All of these things are true, we have a spirit, a soul and a body, and it is the ‘self’ that is the soul. We should not worship ourselves nor that we go other way and hate ourselves because all these things are gifts from God.



Loving your neighbour is exactly what it says, meeting other people’s needs on an individual basis. I recently called Giving the Devil His Due by a scientific humanist called Michael Shermer and he makes a really important point. In the modern world, particularly in politics that many of the modern-day progressives and the modern-day conservatives have veered away from classical liberalism or individualism, putting an emphasis of the group over the individual. The progressives put people in different categories whether that be oppressor, oppressed, and then into defined by race, gender, class and so on. For conservatives it is under ‘faith and flag’ and then proceed to label by nation, tribe, family, religion, political party and so on.Yet this is far from what it is in the bible, apart from the pharisees, it is very rare for Jesus to label or describe individuals in such groups in the way we do today.



Examples being the Samaritan women, or the crippled beggar. To the crippled beggar, the first thing Jesus says to him, is “Do you want to become well?”Jesus is identifying the person’s needs straight away, nothing more, nothing less. Then there is the haemorrhaging woman who had been bleeding all her life, in this case she goes to Jesus, but her need is still met. These two instances illustrate different ways of meeting people’s needs—either going to them or them coming to you as individuals.

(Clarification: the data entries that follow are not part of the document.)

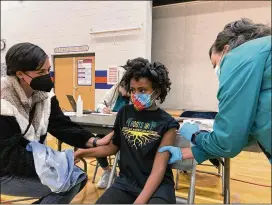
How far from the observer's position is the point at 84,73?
214 inches

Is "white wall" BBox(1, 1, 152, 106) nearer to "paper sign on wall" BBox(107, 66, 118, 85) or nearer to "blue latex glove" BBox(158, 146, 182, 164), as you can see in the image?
"paper sign on wall" BBox(107, 66, 118, 85)

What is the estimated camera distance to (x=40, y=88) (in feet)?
4.01

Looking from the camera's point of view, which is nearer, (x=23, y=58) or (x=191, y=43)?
(x=23, y=58)

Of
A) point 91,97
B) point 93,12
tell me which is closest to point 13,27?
point 93,12

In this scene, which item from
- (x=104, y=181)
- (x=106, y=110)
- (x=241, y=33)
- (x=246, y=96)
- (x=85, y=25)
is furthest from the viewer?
(x=85, y=25)

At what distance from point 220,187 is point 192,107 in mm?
2127

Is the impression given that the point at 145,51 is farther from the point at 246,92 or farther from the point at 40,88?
the point at 246,92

Now this can become easier in the world of social media and connected 24/7, and being aware of the needs in the community, which are all good works and you can be aware of Facebook groups where people are seeking help. But at the same time social media can make us become hyperaware of things going on all over the world, and showing this love to people all across the world becomes more abstract, and more vague and then we will have the tendency to fall back into labelling people or putting people into groups and assuming they all have the same needs, wants and desires, which is not the case. At a base level, everyone needs food, water and shelter but it can become very difficult, very fast. For instance how can you show the same kind of commitment of love or friendship or support to someone that is a neighbour, a work colleague, someone in the church compared to someone that lives five hundred miles away?



You can of course send money, which helps or prayer which certainly helps but it is not the same commitment to being in those people’s lives. We need to get back to loving our neighbours as ourselves, as individual and meeting their needs without labelling them and adding to the already divided society. Instead we need to be pointing indviduals to Christ who will meet their needs, their spiritual needs which outweighs their physical needs though that is important as well.